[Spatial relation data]

** START **

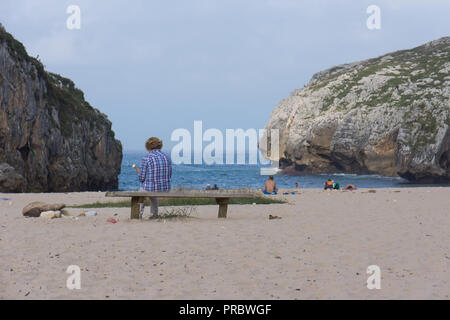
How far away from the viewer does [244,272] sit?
718cm

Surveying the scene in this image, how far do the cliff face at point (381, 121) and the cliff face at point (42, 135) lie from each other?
38869 millimetres

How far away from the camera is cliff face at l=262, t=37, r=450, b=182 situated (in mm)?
63562

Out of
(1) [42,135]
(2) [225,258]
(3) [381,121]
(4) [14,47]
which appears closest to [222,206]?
(2) [225,258]

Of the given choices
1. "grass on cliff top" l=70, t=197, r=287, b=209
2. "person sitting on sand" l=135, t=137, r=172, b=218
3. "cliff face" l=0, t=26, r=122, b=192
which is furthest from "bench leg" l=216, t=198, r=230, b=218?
"cliff face" l=0, t=26, r=122, b=192

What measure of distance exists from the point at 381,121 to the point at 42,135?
53318 mm

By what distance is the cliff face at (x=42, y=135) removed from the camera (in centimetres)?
3161

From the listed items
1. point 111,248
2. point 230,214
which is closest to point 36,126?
point 230,214

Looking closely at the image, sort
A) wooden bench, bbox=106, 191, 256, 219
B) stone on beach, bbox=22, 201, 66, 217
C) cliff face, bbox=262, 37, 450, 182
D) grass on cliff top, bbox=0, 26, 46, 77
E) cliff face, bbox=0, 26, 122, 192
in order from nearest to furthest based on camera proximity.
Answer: wooden bench, bbox=106, 191, 256, 219
stone on beach, bbox=22, 201, 66, 217
cliff face, bbox=0, 26, 122, 192
grass on cliff top, bbox=0, 26, 46, 77
cliff face, bbox=262, 37, 450, 182

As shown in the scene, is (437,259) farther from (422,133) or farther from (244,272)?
(422,133)

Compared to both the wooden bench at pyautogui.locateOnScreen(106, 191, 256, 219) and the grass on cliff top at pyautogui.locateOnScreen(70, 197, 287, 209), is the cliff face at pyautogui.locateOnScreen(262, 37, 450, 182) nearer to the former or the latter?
the grass on cliff top at pyautogui.locateOnScreen(70, 197, 287, 209)

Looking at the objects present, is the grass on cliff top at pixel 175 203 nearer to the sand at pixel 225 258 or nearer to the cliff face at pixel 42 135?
the sand at pixel 225 258

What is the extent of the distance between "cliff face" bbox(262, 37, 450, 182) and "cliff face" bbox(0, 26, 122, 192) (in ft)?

** END **

» **Task statement**
Update the lines above by replacing "bench leg" with "bench support", leaving everything else unchanged. Omit the pictures from your answer.

» **Task answer**
How far away from the viewer does [244,272] sit?
718cm

Surveying the scene in this image, how far do the cliff face at point (381, 121) and the cliff face at point (42, 135) lie from each other?
38869 millimetres

How far away from the camera is cliff face at l=262, t=37, r=450, b=182 situated (in mm)?
63562

Out of
(1) [42,135]
(2) [225,258]
(3) [381,121]
(4) [14,47]
which appears closest to [222,206]?
(2) [225,258]

Of the given choices
1. "grass on cliff top" l=70, t=197, r=287, b=209
2. "person sitting on sand" l=135, t=137, r=172, b=218
3. "cliff face" l=0, t=26, r=122, b=192
which is furthest from "bench support" l=216, t=198, r=230, b=218?
"cliff face" l=0, t=26, r=122, b=192

What measure of distance exists from the point at 381,121 to the point at 42,135?
53318 mm

By what distance is the cliff face at (x=42, y=135) removed from the camera (in centimetres)?
3161

From the listed items
1. point 111,248
2. point 230,214
which is closest to point 36,126?
point 230,214

Looking closely at the image, sort
A) wooden bench, bbox=106, 191, 256, 219
B) stone on beach, bbox=22, 201, 66, 217
C) cliff face, bbox=262, 37, 450, 182
D) grass on cliff top, bbox=0, 26, 46, 77
E) cliff face, bbox=0, 26, 122, 192
in order from nearest to furthest based on camera proximity.
Answer: wooden bench, bbox=106, 191, 256, 219
stone on beach, bbox=22, 201, 66, 217
cliff face, bbox=0, 26, 122, 192
grass on cliff top, bbox=0, 26, 46, 77
cliff face, bbox=262, 37, 450, 182

As shown in the scene, is (437,259) farther from (422,133) or farther from (244,272)?
(422,133)

Compared to both the wooden bench at pyautogui.locateOnScreen(106, 191, 256, 219) and the grass on cliff top at pyautogui.locateOnScreen(70, 197, 287, 209), is the cliff face at pyautogui.locateOnScreen(262, 37, 450, 182) nearer to the former or the latter?
the grass on cliff top at pyautogui.locateOnScreen(70, 197, 287, 209)

Looking at the objects present, is the grass on cliff top at pixel 175 203 nearer to the sand at pixel 225 258 or nearer to the cliff face at pixel 42 135?
the sand at pixel 225 258

What is the extent of the distance between "cliff face" bbox(262, 37, 450, 182) and "cliff face" bbox(0, 26, 122, 192) (in ft)?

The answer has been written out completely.